- Biopharma News
Overall benefits of ready-to-administer systems outweigh the initial cost disadvantages, says BD expertGareth Carpenter — 19 May 2021
Pre-fillable syringes for intravenous drugs can replace traditional glass vials and ampoules, particularly in the time-sensitive and fast-paced world of emergency care
Ready-to-administer-systems such as pre-fillable syringes can provide benefits to numerous stakeholders including reduction in medication errors, risk of contamination and nurse saving time.
“The only disadvantage is that the cost of a drug-pre-fillable device combination are much higher than that of a drug in a vial or ampoule,” said Sagar Bejalwar, Senior Manager, Global Acute and Specialty Portfolio Marketing at BD Medical - Pharmaceutical Systems.
“There are quite a few benefits that have been documented: the primary benefits are a reduction in medication errors, the reduced risk of contamination, as well as nurse time saving and a reduction in wastage,” he said.
He pinpointed savings in labour time and accurate dosing as critical factors, given that the coronavirus pandemic has reinforced the need for healthcare systems – particularly critical care -- to be much more efficient.
“Ready-to-administer systems do play a part in bringing about that efficiency at least on the point of care,” Bejalwar said, adding that they have the most impact in systems of critical care, which are relatively fast-paced and where there is very little room for error during the medication process.
He said only around 70% of injectable biologic chronic treatments of 50mL or less are packaged in ready-to-administer formats, with only 50% of vaccines available in this format.

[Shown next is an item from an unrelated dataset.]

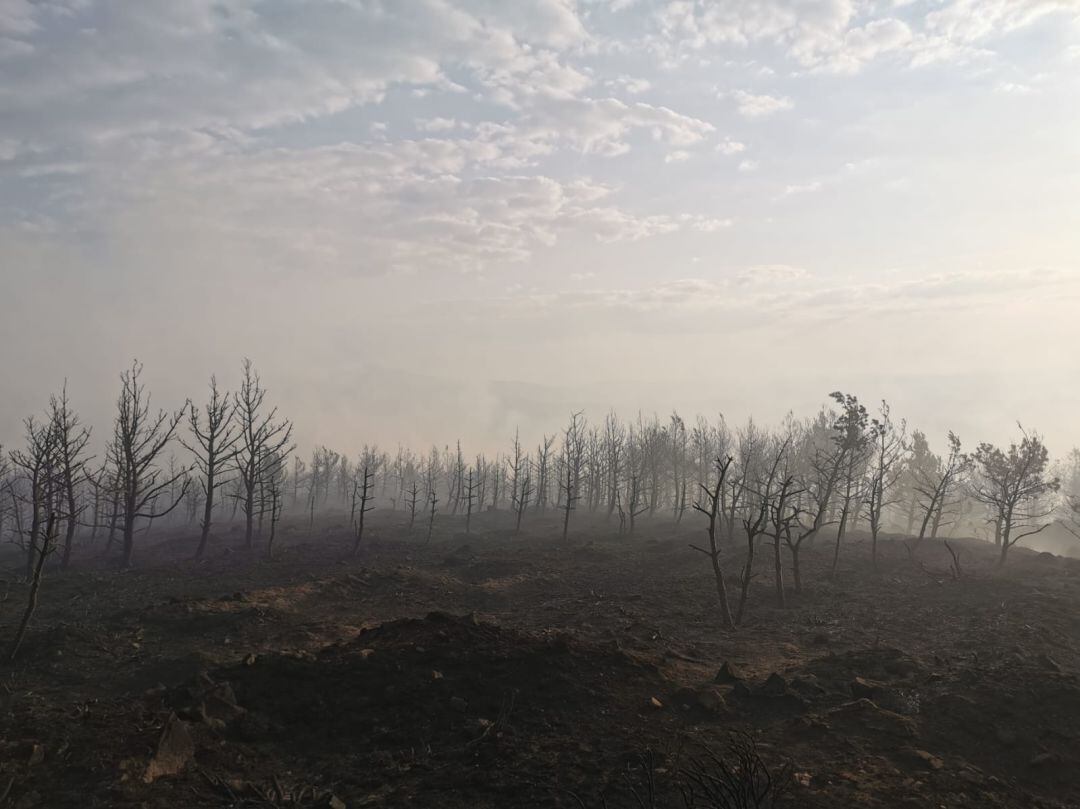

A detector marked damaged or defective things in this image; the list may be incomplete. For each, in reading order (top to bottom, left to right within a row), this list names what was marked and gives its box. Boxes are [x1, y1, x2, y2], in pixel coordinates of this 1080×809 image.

row of burnt trees [0, 356, 295, 570]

However, for acute liquid injectable small molecule drugs, the penetration was much less with only 2% are in ready-to-administer format, he added.
As well as the efficiency and time saving benefits to hospital administrator, Bejalwar said prefilled syringes also presented benefits to pharmaceutical players.

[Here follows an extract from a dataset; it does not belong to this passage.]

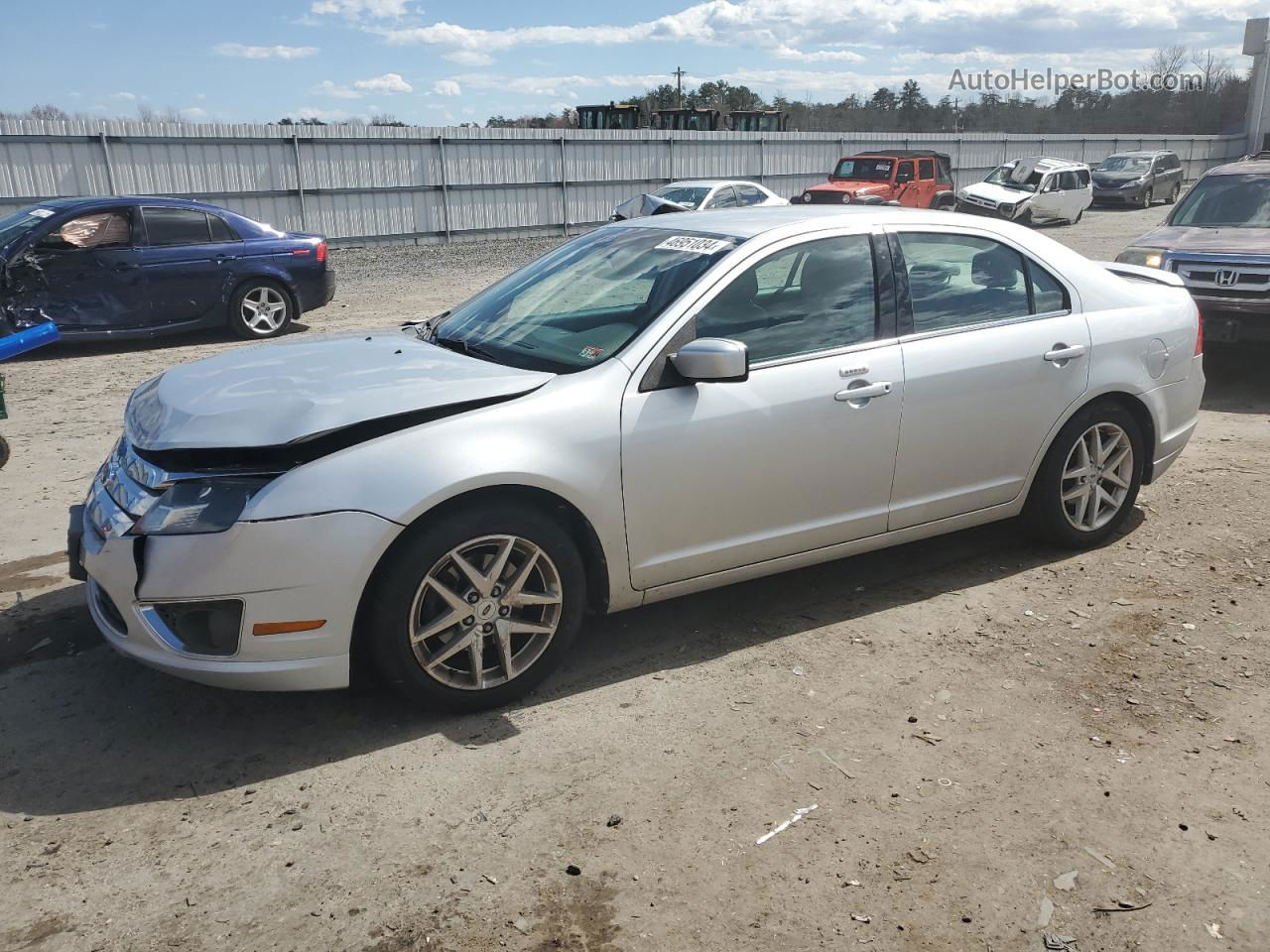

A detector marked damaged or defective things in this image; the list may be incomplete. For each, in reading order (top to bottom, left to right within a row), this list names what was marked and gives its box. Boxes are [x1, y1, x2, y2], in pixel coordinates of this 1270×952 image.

“Pharma companies having a generic drug launched in a ready-to-administer system or a prefilled syringe does provide a competitive edge and an opportunity to differentiate in the market that may be dominated by vials and ampoules,” he said.
Bejalwar said BD had recently launched its BD Hylok glass pre-fillable syringe for intravenous drugs primarily in response to malfunction issues with certain types of pin-activated needleless access devices which essentially led to breakage of the tip of the syringes and ultimately disruption to workflows.

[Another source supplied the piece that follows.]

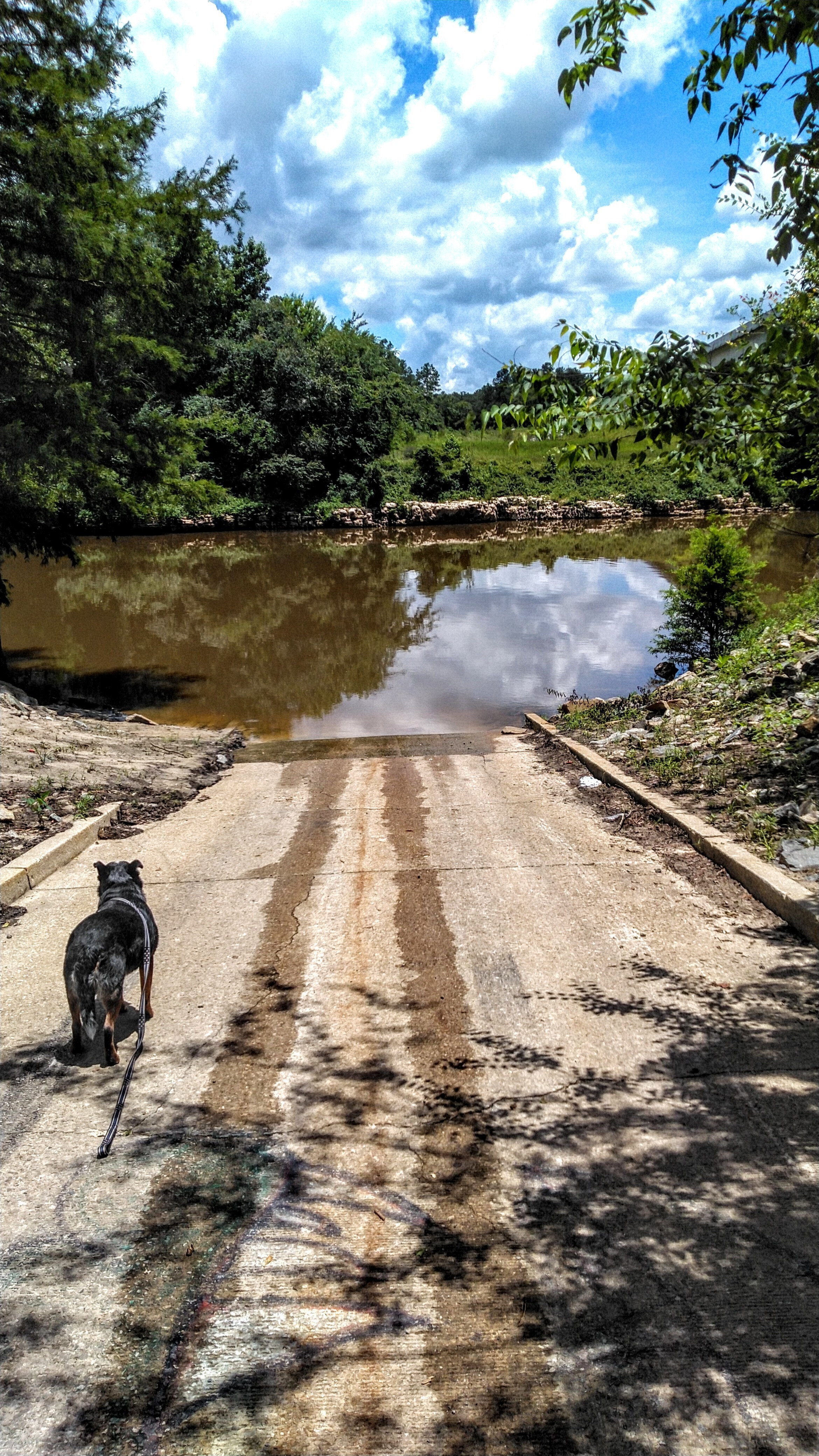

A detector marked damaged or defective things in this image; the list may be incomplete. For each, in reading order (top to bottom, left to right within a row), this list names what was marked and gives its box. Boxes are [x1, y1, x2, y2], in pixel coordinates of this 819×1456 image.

“This really did highlight the aspect of incompatibility of pre-fillable syringes with certain designs of needleless access devices and this was specifically highlighted in emergency care settings,” he said.
Bejalwar said that BD’s objective is to position BD Hylok as a solution that meets market needs: “Many pharma companies conduct steam sterilization prior to launching their drug-device combination, and therefore we’ve tested BD Hylok for steam sterilization with water-for-injection to ensure that the pharma companies have that data at hand and are sufficiently equipped to conduct their respective testing processes.”